Doctor of Education in Educational Administration

Document Type and Release Option

Dissertation (restricted to Georgia Southern)


College of Education

Committee Chair

John S. Gooden

Committee Member 1

Randall D. Carlson

Committee Member 2

Fred M. Page

Committee Member 3

Ronald G. Davison


This study addressed the lack of information concerning the principalship from the perspective of Georgia's principals. The study described principal's personal and professional demographics, actual and ideal roles, allocation of time for six task areas, areas of influence, and opinions concerning evaluation and certification of principals.

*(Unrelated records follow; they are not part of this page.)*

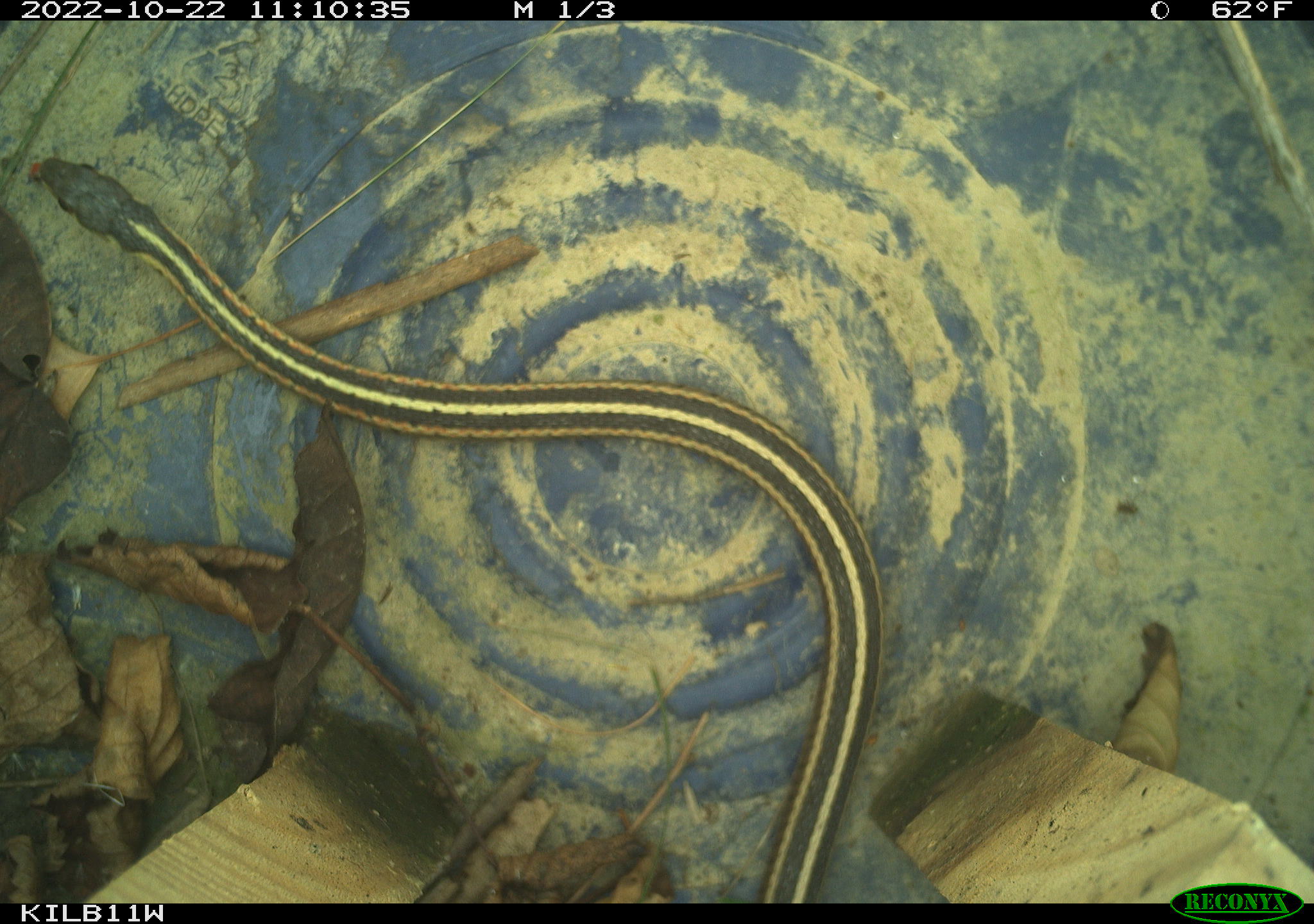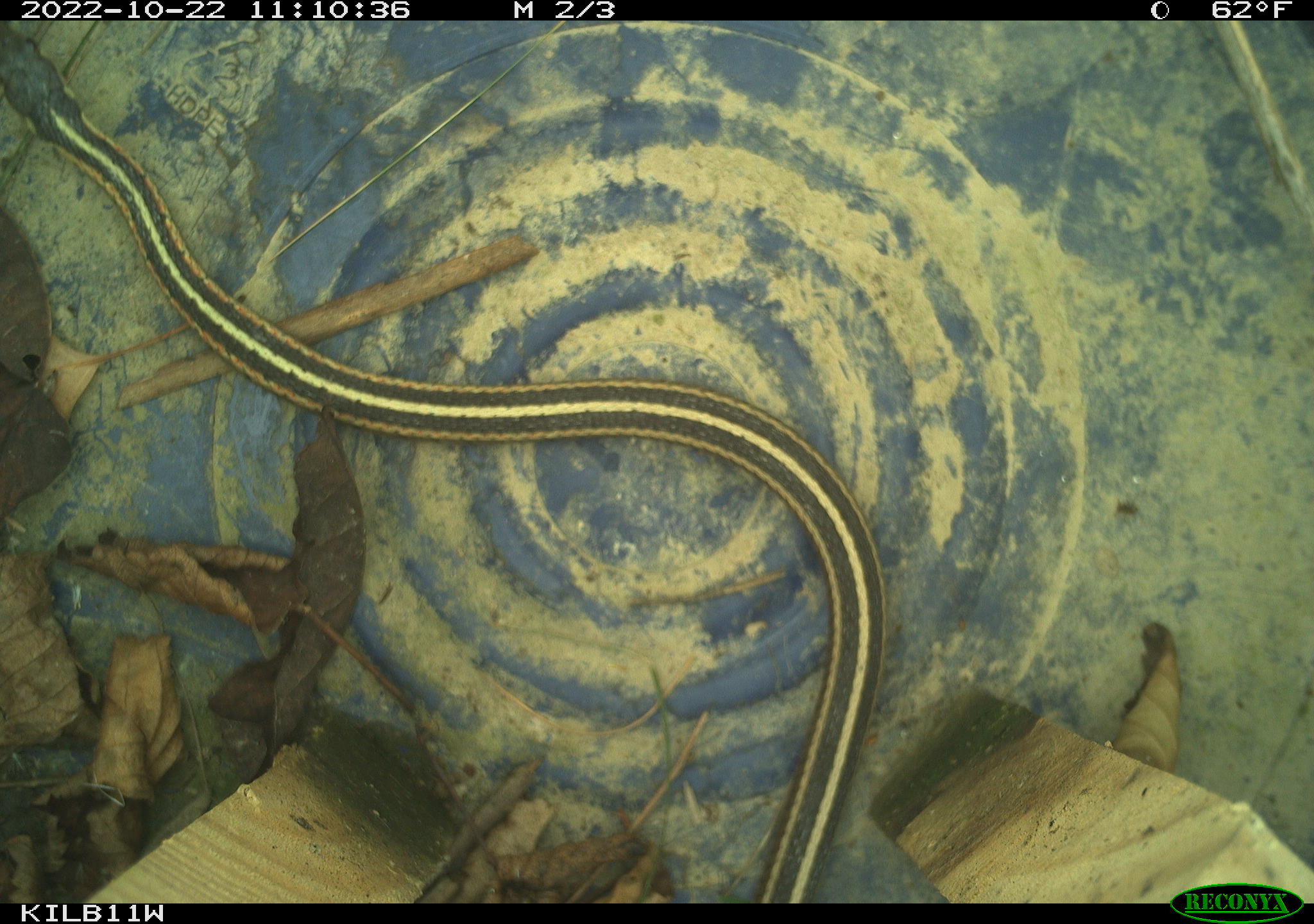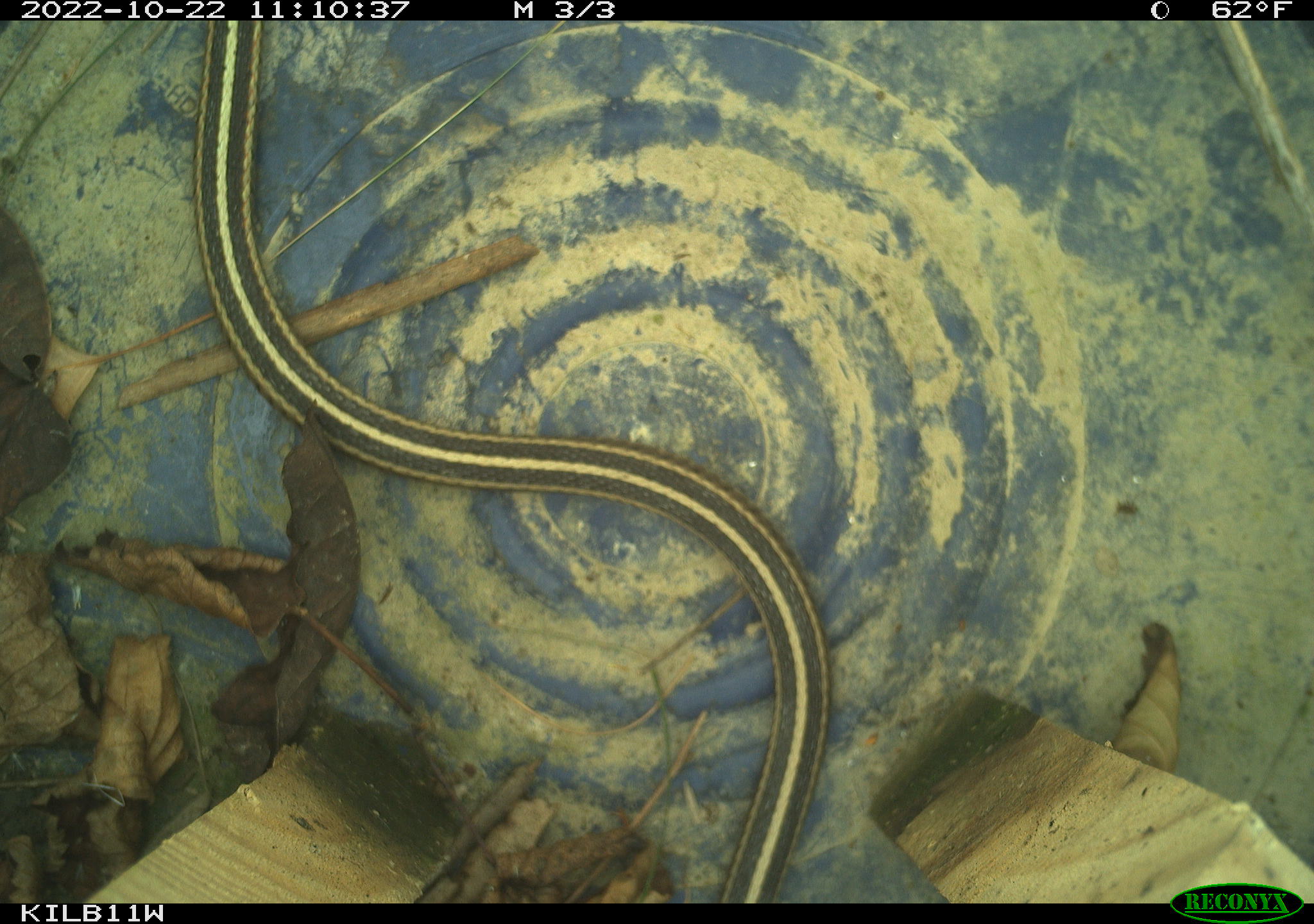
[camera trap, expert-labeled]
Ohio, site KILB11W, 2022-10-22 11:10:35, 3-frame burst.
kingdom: Animalia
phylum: Chordata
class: Reptilia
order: Squamata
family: Colubridae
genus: Thamnophis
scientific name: Thamnophis sirtalis sirtalis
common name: eastern gartersnake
Eastern gartersnake (Thamnophis sirtalis sirtalis).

Findings indicated that most principals were married white males between the ages of 45 and 49 and born in Georgia. The educational specialist's degree was most common (73%) and 19% held doctorates. Two-thirds had been assistant principals before entering the principalship for the first time and 36% had been coaches. Approximately 71% held tenure and 59% indicated their schools had formally adopted some type of shared decision-making for teachers. Concerning school goals, intellectual and individual development received higher mean scores than social and vocational development.

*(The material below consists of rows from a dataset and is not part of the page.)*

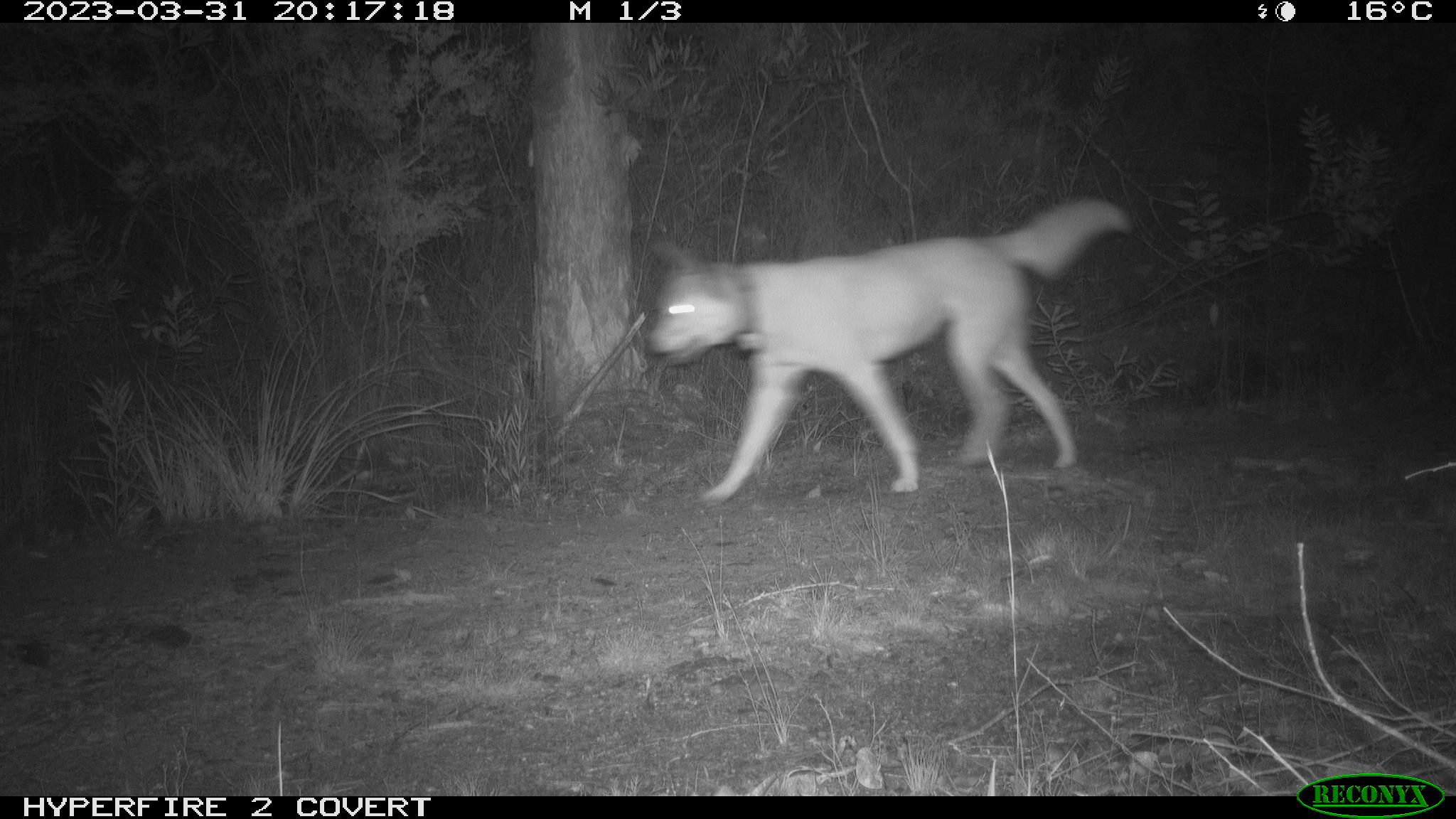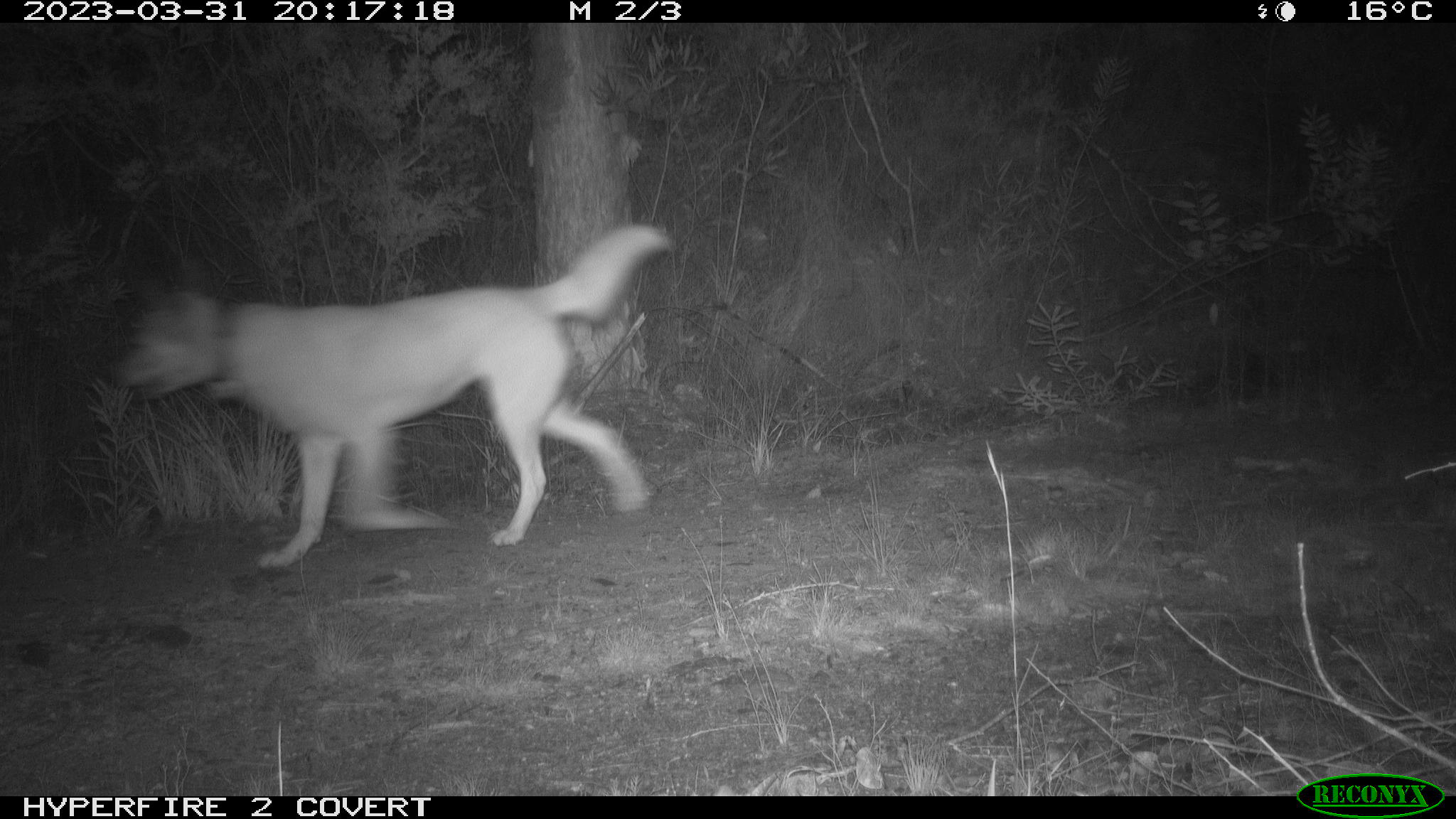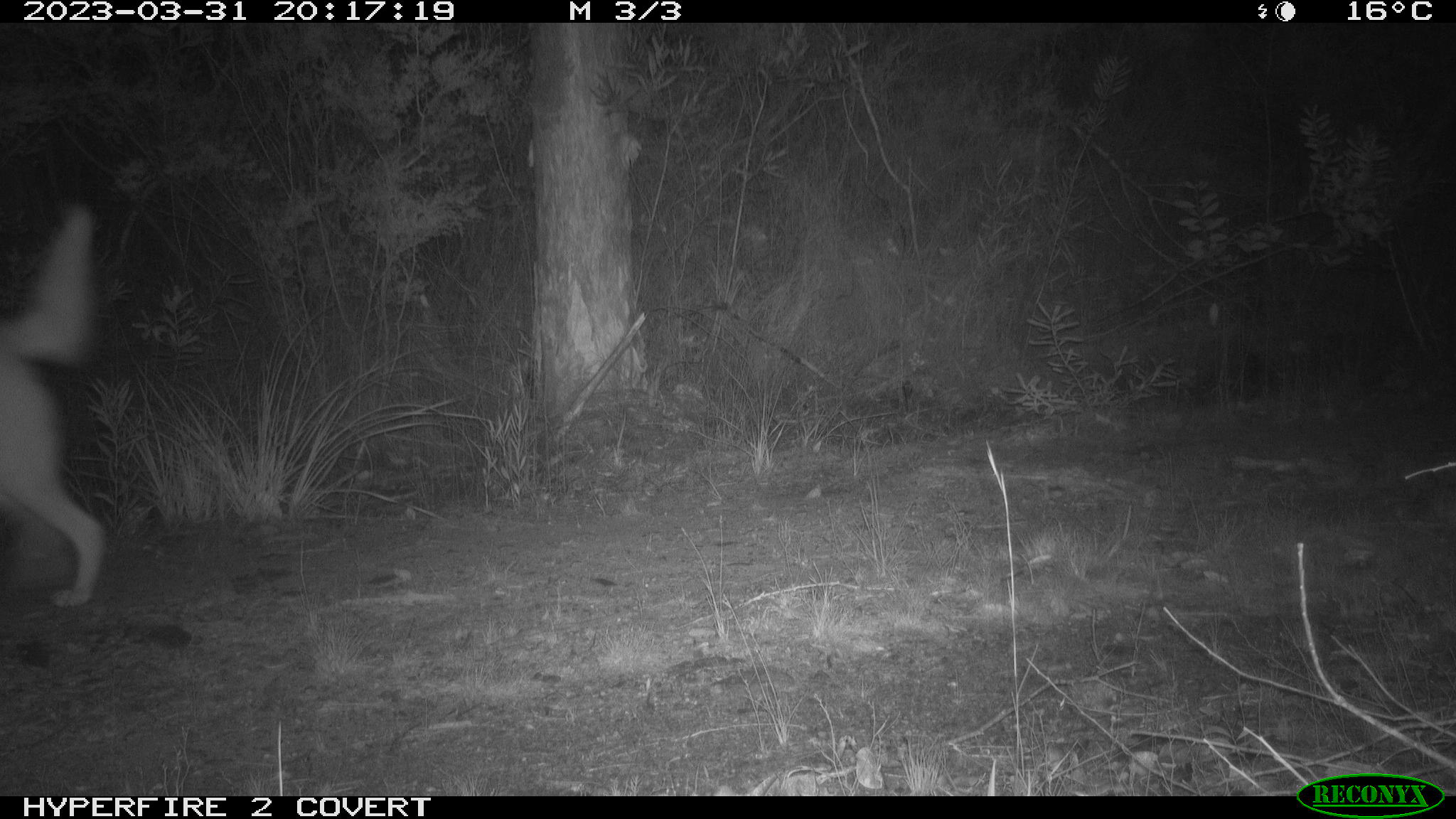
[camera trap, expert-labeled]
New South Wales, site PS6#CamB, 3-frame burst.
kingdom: Animalia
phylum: Chordata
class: Mammalia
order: Carnivora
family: Canidae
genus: Canis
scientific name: Canis familiaris dingo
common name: dingo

Principals spent most of their time in management (32%). Less time was spent in student concerns (17%), teacher concerns (16%). school improvement (14%), parent concerns (12%), and collaborative activities (9%). Principals perceived their actual roles as managers, instructional leaders, disciplinarians, and personnel leaders. Ideally, principals perceived their roles as instructional leaders, facilitators of collaborative efforts, facilitators of change, and managers.

Principals perceived they had the most influence in hiring and retention of teachers, evaluating instruction, making decisions, and managing the school plant. Most (78%) said they experienced major constraints on decision-making, and budget was cited most often. Principals favored standardized tests and the educational specialist degree as a minimum requirement for certification. They wanted evaluation of principals to be determined at the local (district) level, but opposed the idea that certification be differentiated by school level. Most approved of teachers evaluating the principal's performance.

The roles and tasks associated with the principalship have expanded since the last study was conducted in Georgia. The principalship is distinct from this office in other states and at the national level. Considerable differences are apparent in job perceptions, working environment, and personal and professional demographics of principals of different school levels. Principals with doctorate degrees were more likely to favor: a) standardized tests for certification purposes certification, b) advanced degrees, and c) teachers evaluating the principal's performance.